* _EXTRACTED ENTRIES_
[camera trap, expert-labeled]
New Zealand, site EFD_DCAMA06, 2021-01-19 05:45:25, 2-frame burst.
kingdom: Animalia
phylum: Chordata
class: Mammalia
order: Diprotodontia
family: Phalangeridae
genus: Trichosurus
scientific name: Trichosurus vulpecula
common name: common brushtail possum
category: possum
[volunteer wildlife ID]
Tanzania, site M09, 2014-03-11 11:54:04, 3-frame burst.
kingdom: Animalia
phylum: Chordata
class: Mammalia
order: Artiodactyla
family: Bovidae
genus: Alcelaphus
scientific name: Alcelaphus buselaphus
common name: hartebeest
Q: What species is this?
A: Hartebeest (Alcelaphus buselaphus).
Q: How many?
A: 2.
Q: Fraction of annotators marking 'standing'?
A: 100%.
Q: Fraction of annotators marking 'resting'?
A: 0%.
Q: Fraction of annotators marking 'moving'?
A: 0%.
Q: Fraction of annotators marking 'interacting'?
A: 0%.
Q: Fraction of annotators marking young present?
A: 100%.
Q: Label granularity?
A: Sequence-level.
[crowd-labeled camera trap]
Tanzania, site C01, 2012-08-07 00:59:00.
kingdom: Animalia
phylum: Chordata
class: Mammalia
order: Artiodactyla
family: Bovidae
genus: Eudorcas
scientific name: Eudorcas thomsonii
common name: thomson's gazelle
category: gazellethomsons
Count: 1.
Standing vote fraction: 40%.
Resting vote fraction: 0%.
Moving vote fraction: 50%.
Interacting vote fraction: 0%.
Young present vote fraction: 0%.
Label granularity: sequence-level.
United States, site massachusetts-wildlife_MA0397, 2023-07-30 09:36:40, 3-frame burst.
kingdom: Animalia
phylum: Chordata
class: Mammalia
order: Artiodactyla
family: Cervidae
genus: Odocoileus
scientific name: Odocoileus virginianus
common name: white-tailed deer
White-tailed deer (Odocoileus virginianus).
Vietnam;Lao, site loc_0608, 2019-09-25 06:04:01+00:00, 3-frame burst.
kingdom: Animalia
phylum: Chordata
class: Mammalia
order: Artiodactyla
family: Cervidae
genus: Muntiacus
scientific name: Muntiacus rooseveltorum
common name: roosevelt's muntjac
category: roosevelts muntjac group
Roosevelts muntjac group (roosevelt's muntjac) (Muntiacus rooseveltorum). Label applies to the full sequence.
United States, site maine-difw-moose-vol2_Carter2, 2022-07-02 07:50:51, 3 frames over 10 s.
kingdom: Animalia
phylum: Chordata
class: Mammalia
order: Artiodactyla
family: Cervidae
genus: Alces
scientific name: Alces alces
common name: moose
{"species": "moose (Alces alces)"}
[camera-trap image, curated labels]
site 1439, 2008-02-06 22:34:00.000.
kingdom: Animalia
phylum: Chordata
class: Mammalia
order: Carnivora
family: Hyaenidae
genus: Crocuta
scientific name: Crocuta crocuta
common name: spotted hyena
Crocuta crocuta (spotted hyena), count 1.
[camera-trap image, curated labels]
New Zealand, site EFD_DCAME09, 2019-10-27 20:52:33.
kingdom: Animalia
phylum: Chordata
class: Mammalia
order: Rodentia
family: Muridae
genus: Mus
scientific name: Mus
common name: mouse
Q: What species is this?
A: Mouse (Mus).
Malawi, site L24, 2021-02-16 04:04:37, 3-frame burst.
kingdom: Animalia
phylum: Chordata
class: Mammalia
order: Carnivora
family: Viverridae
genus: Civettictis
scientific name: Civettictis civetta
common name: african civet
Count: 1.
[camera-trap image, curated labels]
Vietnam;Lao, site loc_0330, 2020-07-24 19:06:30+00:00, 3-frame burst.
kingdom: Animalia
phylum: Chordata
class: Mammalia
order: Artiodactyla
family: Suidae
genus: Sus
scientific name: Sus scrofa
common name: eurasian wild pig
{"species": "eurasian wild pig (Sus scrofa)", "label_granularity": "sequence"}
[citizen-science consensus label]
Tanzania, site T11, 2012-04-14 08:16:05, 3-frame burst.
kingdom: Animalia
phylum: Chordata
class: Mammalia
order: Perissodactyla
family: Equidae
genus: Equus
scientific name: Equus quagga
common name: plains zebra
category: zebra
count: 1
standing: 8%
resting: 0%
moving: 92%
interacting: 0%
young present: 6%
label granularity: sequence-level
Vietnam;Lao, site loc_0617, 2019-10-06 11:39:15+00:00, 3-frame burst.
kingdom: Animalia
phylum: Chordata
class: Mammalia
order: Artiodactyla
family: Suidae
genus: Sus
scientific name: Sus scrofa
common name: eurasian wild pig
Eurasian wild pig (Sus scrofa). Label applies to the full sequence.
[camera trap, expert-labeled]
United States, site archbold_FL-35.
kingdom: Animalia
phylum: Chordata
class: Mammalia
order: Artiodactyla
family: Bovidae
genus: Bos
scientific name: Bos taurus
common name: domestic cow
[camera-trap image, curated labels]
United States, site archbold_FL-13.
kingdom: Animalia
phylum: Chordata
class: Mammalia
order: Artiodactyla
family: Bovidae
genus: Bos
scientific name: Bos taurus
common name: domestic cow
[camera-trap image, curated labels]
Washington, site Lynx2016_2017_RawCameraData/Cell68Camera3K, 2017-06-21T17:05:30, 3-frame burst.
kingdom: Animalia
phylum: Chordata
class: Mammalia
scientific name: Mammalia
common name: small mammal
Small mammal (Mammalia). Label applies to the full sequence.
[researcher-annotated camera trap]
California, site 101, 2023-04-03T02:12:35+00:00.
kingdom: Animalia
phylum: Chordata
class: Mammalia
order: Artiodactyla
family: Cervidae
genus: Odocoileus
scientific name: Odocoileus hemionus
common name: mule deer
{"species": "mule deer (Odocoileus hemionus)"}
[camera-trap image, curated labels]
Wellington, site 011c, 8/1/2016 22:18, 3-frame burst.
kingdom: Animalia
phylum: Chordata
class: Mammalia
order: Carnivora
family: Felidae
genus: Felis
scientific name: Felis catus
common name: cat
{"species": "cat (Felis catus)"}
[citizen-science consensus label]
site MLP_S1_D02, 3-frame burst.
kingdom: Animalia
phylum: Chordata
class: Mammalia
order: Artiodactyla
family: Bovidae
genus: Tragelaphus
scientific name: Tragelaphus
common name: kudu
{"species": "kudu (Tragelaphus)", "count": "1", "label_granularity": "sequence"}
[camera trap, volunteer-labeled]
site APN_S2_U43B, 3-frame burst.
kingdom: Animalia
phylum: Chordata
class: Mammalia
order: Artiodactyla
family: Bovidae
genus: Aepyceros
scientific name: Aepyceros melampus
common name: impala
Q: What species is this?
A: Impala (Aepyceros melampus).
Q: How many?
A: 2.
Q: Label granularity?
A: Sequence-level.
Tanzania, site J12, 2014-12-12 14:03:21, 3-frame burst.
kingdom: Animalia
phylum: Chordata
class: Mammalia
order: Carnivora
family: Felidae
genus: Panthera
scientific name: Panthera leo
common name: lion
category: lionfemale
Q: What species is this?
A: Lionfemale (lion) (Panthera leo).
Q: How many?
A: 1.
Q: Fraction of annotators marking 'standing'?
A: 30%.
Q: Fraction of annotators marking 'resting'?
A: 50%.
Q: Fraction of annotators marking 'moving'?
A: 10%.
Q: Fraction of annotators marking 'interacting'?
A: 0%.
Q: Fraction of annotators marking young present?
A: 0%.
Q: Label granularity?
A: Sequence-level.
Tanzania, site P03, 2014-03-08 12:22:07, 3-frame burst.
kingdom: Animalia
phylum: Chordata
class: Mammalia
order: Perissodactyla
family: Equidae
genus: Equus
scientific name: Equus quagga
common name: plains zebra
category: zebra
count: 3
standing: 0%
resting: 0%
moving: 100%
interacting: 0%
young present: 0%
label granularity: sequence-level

* _WHAT YOU ARE ASKED TO DO_
Output an identical copy of every record above.

* _ANSWER TO THIS EXERCISE_
[camera trap, expert-labeled]
New Zealand, site EFD_DCAMA06, 2021-01-19 05:45:25, 2-frame burst.
kingdom: Animalia
phylum: Chordata
class: Mammalia
order: Diprotodontia
family: Phalangeridae
genus: Trichosurus
scientific name: Trichosurus vulpecula
common name: common brushtail possum
category: possum
[volunteer wildlife ID]
Tanzania, site M09, 2014-03-11 11:54:04, 3-frame burst.
kingdom: Animalia
phylum: Chordata
class: Mammalia
order: Artiodactyla
family: Bovidae
genus: Alcelaphus
scientific name: Alcelaphus buselaphus
common name: hartebeest
Q: What species is this?
A: Hartebeest (Alcelaphus buselaphus).
Q: How many?
A: 2.
Q: Fraction of annotators marking 'standing'?
A: 100%.
Q: Fraction of annotators marking 'resting'?
A: 0%.
Q: Fraction of annotators marking 'moving'?
A: 0%.
Q: Fraction of annotators marking 'interacting'?
A: 0%.
Q: Fraction of annotators marking young present?
A: 100%.
Q: Label granularity?
A: Sequence-level.
[crowd-labeled camera trap]
Tanzania, site C01, 2012-08-07 00:59:00.
kingdom: Animalia
phylum: Chordata
class: Mammalia
order: Artiodactyla
family: Bovidae
genus: Eudorcas
scientific name: Eudorcas thomsonii
common name: thomson's gazelle
category: gazellethomsons
Count: 1.
Standing vote fraction: 40%.
Resting vote fraction: 0%.
Moving vote fraction: 50%.
Interacting vote fraction: 0%.
Young present vote fraction: 0%.
Label granularity: sequence-level.
United States, site massachusetts-wildlife_MA0397, 2023-07-30 09:36:40, 3-frame burst.
kingdom: Animalia
phylum: Chordata
class: Mammalia
order: Artiodactyla
family: Cervidae
genus: Odocoileus
scientific name: Odocoileus virginianus
common name: white-tailed deer
White-tailed deer (Odocoileus virginianus).
Vietnam;Lao, site loc_0608, 2019-09-25 06:04:01+00:00, 3-frame burst.
kingdom: Animalia
phylum: Chordata
class: Mammalia
order: Artiodactyla
family: Cervidae
genus: Muntiacus
scientific name: Muntiacus rooseveltorum
common name: roosevelt's muntjac
category: roosevelts muntjac group
Roosevelts muntjac group (roosevelt's muntjac) (Muntiacus rooseveltorum). Label applies to the full sequence.
United States, site maine-difw-moose-vol2_Carter2, 2022-07-02 07:50:51, 3 frames over 10 s.
kingdom: Animalia
phylum: Chordata
class: Mammalia
order: Artiodactyla
family: Cervidae
genus: Alces
scientific name: Alces alces
common name: moose
{"species": "moose (Alces alces)"}
[camera-trap image, curated labels]
site 1439, 2008-02-06 22:34:00.000.
kingdom: Animalia
phylum: Chordata
class: Mammalia
order: Carnivora
family: Hyaenidae
genus: Crocuta
scientific name: Crocuta crocuta
common name: spotted hyena
Crocuta crocuta (spotted hyena), count 1.
[camera-trap image, curated labels]
New Zealand, site EFD_DCAME09, 2019-10-27 20:52:33.
kingdom: Animalia
phylum: Chordata
class: Mammalia
order: Rodentia
family: Muridae
genus: Mus
scientific name: Mus
common name: mouse
Q: What species is this?
A: Mouse (Mus).
Malawi, site L24, 2021-02-16 04:04:37, 3-frame burst.
kingdom: Animalia
phylum: Chordata
class: Mammalia
order: Carnivora
family: Viverridae
genus: Civettictis
scientific name: Civettictis civetta
common name: african civet
Count: 1.
[camera-trap image, curated labels]
Vietnam;Lao, site loc_0330, 2020-07-24 19:06:30+00:00, 3-frame burst.
kingdom: Animalia
phylum: Chordata
class: Mammalia
order: Artiodactyla
family: Suidae
genus: Sus
scientific name: Sus scrofa
common name: eurasian wild pig
{"species": "eurasian wild pig (Sus scrofa)", "label_granularity": "sequence"}
[citizen-science consensus label]
Tanzania, site T11, 2012-04-14 08:16:05, 3-frame burst.
kingdom: Animalia
phylum: Chordata
class: Mammalia
order: Perissodactyla
family: Equidae
genus: Equus
scientific name: Equus quagga
common name: plains zebra
category: zebra
count: 1
standing: 8%
resting: 0%
moving: 92%
interacting: 0%
young present: 6%
label granularity: sequence-level
Vietnam;Lao, site loc_0617, 2019-10-06 11:39:15+00:00, 3-frame burst.
kingdom: Animalia
phylum: Chordata
class: Mammalia
order: Artiodactyla
family: Suidae
genus: Sus
scientific name: Sus scrofa
common name: eurasian wild pig
Eurasian wild pig (Sus scrofa). Label applies to the full sequence.
[camera trap, expert-labeled]
United States, site archbold_FL-35.
kingdom: Animalia
phylum: Chordata
class: Mammalia
order: Artiodactyla
family: Bovidae
genus: Bos
scientific name: Bos taurus
common name: domestic cow
[camera-trap image, curated labels]
United States, site archbold_FL-13.
kingdom: Animalia
phylum: Chordata
class: Mammalia
order: Artiodactyla
family: Bovidae
genus: Bos
scientific name: Bos taurus
common name: domestic cow
[camera-trap image, curated labels]
Washington, site Lynx2016_2017_RawCameraData/Cell68Camera3K, 2017-06-21T17:05:30, 3-frame burst.
kingdom: Animalia
phylum: Chordata
class: Mammalia
scientific name: Mammalia
common name: small mammal
Small mammal (Mammalia). Label applies to the full sequence.
[researcher-annotated camera trap]
California, site 101, 2023-04-03T02:12:35+00:00.
kingdom: Animalia
phylum: Chordata
class: Mammalia
order: Artiodactyla
family: Cervidae
genus: Odocoileus
scientific name: Odocoileus hemionus
common name: mule deer
{"species": "mule deer (Odocoileus hemionus)"}
[camera-trap image, curated labels]
Wellington, site 011c, 8/1/2016 22:18, 3-frame burst.
kingdom: Animalia
phylum: Chordata
class: Mammalia
order: Carnivora
family: Felidae
genus: Felis
scientific name: Felis catus
common name: cat
{"species": "cat (Felis catus)"}
[citizen-science consensus label]
site MLP_S1_D02, 3-frame burst.
kingdom: Animalia
phylum: Chordata
class: Mammalia
order: Artiodactyla
family: Bovidae
genus: Tragelaphus
scientific name: Tragelaphus
common name: kudu
{"species": "kudu (Tragelaphus)", "count": "1", "label_granularity": "sequence"}
[camera trap, volunteer-labeled]
site APN_S2_U43B, 3-frame burst.
kingdom: Animalia
phylum: Chordata
class: Mammalia
order: Artiodactyla
family: Bovidae
genus: Aepyceros
scientific name: Aepyceros melampus
common name: impala
Q: What species is this?
A: Impala (Aepyceros melampus).
Q: How many?
A: 2.
Q: Label granularity?
A: Sequence-level.
Tanzania, site J12, 2014-12-12 14:03:21, 3-frame burst.
kingdom: Animalia
phylum: Chordata
class: Mammalia
order: Carnivora
family: Felidae
genus: Panthera
scientific name: Panthera leo
common name: lion
category: lionfemale
Q: What species is this?
A: Lionfemale (lion) (Panthera leo).
Q: How many?
A: 1.
Q: Fraction of annotators marking 'standing'?
A: 30%.
Q: Fraction of annotators marking 'resting'?
A: 50%.
Q: Fraction of annotators marking 'moving'?
A: 10%.
Q: Fraction of annotators marking 'interacting'?
A: 0%.
Q: Fraction of annotators marking young present?
A: 0%.
Q: Label granularity?
A: Sequence-level.
Tanzania, site P03, 2014-03-08 12:22:07, 3-frame burst.
kingdom: Animalia
phylum: Chordata
class: Mammalia
order: Perissodactyla
family: Equidae
genus: Equus
scientific name: Equus quagga
common name: plains zebra
category: zebra
count: 3
standing: 0%
resting: 0%
moving: 100%
interacting: 0%
young present: 0%
label granularity: sequence-level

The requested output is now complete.